B.LT .loop // if yes, continue
MOV X0, X2 // return total
RET
Register trace (arr=[10, 20, 30], n=3):
| Step | Instruction | X0(arr) | W1(n) | X2(total) | W3(i) | X4(arr[i]) |
|---|---|---|---|---|---|---|
| init | MOV X2, XZR | 0x1000 | 3 | 0 | 0 | ? |
| init | MOV W3, WZR | 0x1000 | 3 | 0 | 0 | ? |
| 1st | CMP W3,W1 | 0x1000 | 3 | 0 | 0 | ? |
| 1st | B.LT loop | (taken) | ||||
| 1st | LDR X4,[X0,W3,UXTW #3] | 0x1000 | 3 | 0 | 0 | 10 |
| 1st | ADD X2,X2,X4 | 0x1000 | 3 | 10 | 0 | 10 |
| 1st | ADD W3,W3,#1 | 0x1000 | 3 | 10 | 1 | 10 |
| 2nd | LDR X4 (i=1) | 0x1000 | 3 | 10 | 1 | 20 |
| 2nd | ADD X2 | 0x1000 | 3 | 30 | 1 | 20 |
| 2nd | ADD W3 | 0x1000 | 3 | 30 | 2 | 20 |
| 3rd | LDR X4 (i=2) | 0x1000 | 3 | 30 | 2 | 30 |
| 3rd | ADD X2 | 0x1000 | 3 | 60 | 2 | 30 |
| 3rd | ADD W3 | 0x1000 | 3 | 60 | 3 | 30 |
| exit | CMP W3,W1: 3 >= 3 | |||||
| exit | B.LT not taken | |||||
| exit | MOV X0,X2 → X0=60 | |||||
| exit | RET |
🔄 Check Your Understanding: 1. What does
LDR X0, [X1, X2, LSL #3]compute for the load address? 2. What is the difference betweenLDR X0, [X1, #8]!andLDR X0, [X1], #8? 3. Why does the ARM64 calling convention save X30 in the prologue? 4. What is the ARM64 equivalent of x86-64'sPUSH rax? 5. In AAPCS64, are X9-X15 caller-saved or callee-saved?
Summary
ARM64's instruction set is regular and consistent. ALU instructions take registers (and an optional shifted register), do one thing, and produce one result. Memory instructions are separate and provide rich addressing modes: base+offset, base+register (with optional shift), pre-indexed, and post-indexed. LDP/STP provide paired access — two registers in one instruction — which makes prologue/epilogue efficient.

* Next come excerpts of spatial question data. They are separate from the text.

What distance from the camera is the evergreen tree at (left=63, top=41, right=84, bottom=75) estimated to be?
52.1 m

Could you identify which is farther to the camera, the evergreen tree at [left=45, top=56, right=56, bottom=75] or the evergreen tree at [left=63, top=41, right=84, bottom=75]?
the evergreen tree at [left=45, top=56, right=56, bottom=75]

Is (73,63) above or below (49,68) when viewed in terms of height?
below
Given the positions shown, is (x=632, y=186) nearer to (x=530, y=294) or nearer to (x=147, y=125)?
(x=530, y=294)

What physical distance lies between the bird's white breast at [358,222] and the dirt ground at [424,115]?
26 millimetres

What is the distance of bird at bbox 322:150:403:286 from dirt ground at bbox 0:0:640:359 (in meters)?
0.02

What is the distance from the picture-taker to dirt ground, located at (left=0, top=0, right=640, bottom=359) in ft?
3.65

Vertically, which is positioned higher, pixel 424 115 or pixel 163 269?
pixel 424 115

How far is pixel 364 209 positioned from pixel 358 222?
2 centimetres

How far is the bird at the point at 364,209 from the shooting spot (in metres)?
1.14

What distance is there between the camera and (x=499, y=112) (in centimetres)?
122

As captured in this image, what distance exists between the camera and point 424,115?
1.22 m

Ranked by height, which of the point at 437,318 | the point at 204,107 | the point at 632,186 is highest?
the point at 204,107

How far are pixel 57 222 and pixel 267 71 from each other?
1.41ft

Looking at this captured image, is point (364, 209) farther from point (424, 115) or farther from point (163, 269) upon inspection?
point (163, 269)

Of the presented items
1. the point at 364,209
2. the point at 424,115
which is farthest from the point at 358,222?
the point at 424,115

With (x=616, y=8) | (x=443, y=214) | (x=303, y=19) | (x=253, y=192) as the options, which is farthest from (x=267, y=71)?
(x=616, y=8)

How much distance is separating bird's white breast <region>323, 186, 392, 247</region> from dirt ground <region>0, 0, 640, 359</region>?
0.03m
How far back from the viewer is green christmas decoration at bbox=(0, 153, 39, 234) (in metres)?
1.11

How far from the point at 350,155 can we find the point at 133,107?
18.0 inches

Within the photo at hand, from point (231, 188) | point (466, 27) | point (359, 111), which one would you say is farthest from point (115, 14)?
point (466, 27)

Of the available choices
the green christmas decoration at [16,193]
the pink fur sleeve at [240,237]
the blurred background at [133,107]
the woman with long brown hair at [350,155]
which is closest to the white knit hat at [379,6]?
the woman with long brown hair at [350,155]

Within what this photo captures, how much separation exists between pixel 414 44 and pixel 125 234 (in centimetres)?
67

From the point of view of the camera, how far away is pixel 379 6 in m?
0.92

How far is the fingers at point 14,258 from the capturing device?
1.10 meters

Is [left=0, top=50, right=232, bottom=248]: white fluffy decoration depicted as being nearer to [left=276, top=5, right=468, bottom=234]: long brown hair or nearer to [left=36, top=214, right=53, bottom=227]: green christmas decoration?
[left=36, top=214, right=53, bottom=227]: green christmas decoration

The AAPCS64 calling convention gives you 8 argument registers (vs. 6 in x86-64 System V), 10 callee-saved registers (X19-X28), and a stack that must be 16-byte aligned at call time. The canonical prologue STP X29, X30, [SP, #-16]! / MOV X29, SP is the pattern you'll see in every compiled function.